# TEXTO FORNECIDO:

_ _ _ _ _

De acordo com a psicanalista Cínthia Demaria, essa aspiração compartilhada pela maioria pode ser justificada pela promessa que esse tipo de trabalho oferece aos jovens, tanto num aspecto de imediatismo quanto numa perspectiva de consumo em excesso. “Essa aspiração representa a possibilidade de estar inserido em um grupo melhor, em que a felicidade é completa. É um pouco do que os próprios influenciadores passam sobre a própria vida, de uma possibilidade de consumir tudo, de viajar quando quiser, de estar em um auge que em outras profissões seria alcançado com uma demanda maior de tempo, de investimento e de dinheiro”, explica ela, que é doutoranda pela Universidade Federal de Minas Gerais (UFMG) e pesquisadora do Além da Tela, laboratório da instituição que investiga psicanálise e cultura digital. “Também há a ilusão de trabalhar em casa, de viver da sua ostentação, do consumo e da possibilidade de consumir”, completa.
Em entrevista a O TEMPO, o publicitário e infoprodutor Luiz Lana também falou sobre a popularização do sonho de seguir uma carreira digital, fenômeno que ele caracterizou como natural e esperado, principalmente quando consideramos a forma como a sociedade se organiza. “Hoje, vivemos o paradigma digital, com grande evolução de tecnologias e maior acesso da população à web. Então, logicamente, profissões digitais vão começar a aparecer mais e mais”, avaliou.
Para ele, também há um apelo cultural na carreira de influenciador, algo parecido com o que acontece com o sonho de ser jogador de futebol. “Seja pela midiatização desses atletas ou pelo fato de muitas pessoas jogarem bola desde a infância, sabemos que é um desejo muito comum. Apesar disso, por uma série de razões, poucos se tornam jogadores profissionais. Percebo que, no caso dos influenciadores, a lógica é parecida. Como se tornou fácil produzir conteúdo digital, já que basta ter acesso à internet para criar um perfil ou um canal, se tornou também mais comum o sonho de ser um player nesse meio. Contudo, da mesma forma, poucos vão de fato se profissionalizar”.

_ _ _ _ _

# TAREFAS E EXERCÍCIOS:
• 1. Segundo o texto sobre a carreira de influenciador, em que universidade a psicanalista Cínthia Demaria faz doutorado?
• 2. Prossiga o texto sobre a carreira de influenciador, começando logo depois da última frase apresentada.

_ _ _ _ _

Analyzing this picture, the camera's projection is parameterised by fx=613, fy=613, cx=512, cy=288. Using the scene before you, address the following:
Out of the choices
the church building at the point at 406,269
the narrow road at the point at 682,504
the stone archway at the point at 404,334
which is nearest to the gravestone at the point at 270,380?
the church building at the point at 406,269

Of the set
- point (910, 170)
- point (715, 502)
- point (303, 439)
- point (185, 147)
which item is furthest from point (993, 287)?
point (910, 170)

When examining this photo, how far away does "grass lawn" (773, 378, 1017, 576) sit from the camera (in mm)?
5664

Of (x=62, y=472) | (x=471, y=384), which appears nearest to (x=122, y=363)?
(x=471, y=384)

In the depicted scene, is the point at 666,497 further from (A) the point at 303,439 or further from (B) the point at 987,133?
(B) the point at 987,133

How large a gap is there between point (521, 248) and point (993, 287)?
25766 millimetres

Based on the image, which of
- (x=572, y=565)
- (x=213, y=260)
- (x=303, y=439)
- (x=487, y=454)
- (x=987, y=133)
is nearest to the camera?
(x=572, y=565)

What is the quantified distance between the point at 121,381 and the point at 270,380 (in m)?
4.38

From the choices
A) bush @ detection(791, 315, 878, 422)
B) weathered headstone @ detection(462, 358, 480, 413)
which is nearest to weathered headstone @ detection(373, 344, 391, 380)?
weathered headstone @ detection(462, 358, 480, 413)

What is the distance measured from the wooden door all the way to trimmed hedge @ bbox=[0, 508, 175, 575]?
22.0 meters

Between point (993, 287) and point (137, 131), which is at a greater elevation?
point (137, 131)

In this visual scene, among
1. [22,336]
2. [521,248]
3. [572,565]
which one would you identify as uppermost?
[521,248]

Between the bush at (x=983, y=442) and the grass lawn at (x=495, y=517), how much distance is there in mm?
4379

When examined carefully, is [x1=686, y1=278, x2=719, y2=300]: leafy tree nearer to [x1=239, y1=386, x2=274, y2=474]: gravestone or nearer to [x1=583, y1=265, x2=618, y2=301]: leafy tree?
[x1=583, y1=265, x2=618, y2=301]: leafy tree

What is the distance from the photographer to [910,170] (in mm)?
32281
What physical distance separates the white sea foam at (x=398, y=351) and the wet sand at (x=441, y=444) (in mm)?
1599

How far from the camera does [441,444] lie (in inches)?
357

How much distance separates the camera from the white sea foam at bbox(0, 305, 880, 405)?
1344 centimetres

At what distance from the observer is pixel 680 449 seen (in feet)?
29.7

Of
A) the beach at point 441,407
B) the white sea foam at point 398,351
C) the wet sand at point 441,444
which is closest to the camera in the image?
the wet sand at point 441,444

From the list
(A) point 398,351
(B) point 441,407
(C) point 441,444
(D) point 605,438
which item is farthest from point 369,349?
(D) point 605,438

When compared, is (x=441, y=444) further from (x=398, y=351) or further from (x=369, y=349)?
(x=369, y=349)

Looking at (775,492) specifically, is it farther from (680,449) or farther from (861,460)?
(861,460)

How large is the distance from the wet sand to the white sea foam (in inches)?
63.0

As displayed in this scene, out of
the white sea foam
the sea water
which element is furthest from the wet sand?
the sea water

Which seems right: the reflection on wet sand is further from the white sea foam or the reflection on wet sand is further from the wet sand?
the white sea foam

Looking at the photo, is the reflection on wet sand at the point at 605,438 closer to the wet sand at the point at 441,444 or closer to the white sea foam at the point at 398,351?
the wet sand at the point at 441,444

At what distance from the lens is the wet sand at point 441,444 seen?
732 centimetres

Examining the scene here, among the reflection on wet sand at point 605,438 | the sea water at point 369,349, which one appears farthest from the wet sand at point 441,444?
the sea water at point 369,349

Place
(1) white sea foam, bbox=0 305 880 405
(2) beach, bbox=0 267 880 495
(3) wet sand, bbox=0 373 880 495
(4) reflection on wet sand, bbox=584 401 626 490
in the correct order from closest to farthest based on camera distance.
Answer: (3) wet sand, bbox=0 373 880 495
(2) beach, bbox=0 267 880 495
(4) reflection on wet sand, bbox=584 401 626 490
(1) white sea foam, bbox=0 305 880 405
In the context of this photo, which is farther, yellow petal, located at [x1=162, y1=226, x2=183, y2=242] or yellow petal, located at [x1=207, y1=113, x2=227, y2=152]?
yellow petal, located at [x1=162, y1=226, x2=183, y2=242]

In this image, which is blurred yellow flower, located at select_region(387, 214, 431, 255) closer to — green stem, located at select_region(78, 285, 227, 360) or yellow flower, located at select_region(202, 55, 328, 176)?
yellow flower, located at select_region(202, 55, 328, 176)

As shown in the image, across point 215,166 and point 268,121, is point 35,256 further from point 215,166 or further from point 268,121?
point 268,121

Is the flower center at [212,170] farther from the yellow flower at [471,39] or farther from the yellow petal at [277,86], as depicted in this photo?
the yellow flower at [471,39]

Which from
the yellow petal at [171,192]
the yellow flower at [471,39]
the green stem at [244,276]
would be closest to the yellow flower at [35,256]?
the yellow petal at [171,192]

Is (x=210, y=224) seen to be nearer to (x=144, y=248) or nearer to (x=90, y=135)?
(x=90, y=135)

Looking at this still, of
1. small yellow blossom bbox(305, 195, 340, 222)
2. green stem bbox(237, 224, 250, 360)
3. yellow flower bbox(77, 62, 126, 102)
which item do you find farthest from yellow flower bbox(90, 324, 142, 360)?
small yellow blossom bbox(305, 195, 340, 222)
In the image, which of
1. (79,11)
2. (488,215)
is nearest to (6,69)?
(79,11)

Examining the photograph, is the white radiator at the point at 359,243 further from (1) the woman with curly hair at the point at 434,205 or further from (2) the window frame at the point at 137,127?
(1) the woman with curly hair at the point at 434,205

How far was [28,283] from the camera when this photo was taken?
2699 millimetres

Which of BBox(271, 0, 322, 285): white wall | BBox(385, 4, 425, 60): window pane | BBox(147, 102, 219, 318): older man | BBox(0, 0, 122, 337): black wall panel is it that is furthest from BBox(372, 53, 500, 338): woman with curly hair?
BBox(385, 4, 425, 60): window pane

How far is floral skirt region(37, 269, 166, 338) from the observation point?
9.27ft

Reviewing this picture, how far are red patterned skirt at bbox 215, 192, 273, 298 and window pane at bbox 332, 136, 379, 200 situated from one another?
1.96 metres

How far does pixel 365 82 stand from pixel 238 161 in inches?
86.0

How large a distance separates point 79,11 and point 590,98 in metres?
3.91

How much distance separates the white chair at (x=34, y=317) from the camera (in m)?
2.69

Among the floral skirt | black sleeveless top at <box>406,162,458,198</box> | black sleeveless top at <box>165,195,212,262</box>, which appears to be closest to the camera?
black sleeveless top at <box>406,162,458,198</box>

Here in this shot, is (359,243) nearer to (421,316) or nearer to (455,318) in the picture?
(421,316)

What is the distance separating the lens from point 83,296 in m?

_ _ _ _ _

# RESPOSTAS:
• 1. Na Universidade Federal de Minas Gerais (UFMG).

• 2.
É nessa dificuldade de alcançar o sucesso, que pode parecer estar na palma das mãos, que está um dos perigos de almejar tanto a profissão a ponto de idealizá-la. “É uma profissão que dá a falsa impressão de que o risco é menor, em que é possível sair de cena no dia seguinte. Ela também dá a ideia de que não é preciso ‘perder’ tempo estudando, além de dar a ilusão de que há certas garantias, como estar sempre cômodo, em um lugar seguro. Só que não é bem assim. A gente sabe que essas profissões priorizam um ideal de beleza, de juventude. Essas pessoas têm que responder a isso de certo lugar para que não caiam no ostracismo, têm que fazer da vida o próprio conteúdo para que não deixem de ser interessantes”, lista Cínthia. “É uma profissão que, como qualquer outra, implica riscos, e um deles é acabar muito rápido. Sem contar as dificuldades que existem. Quando a gente vai ouvir dessas pessoas, elas falam dos riscos que correm, falam sobre perder a privacidade, de perder outros laços. Tanto que alguns que alcançam uma boa quantia de dinheiro acabam optando por sair de cena”, acrescenta.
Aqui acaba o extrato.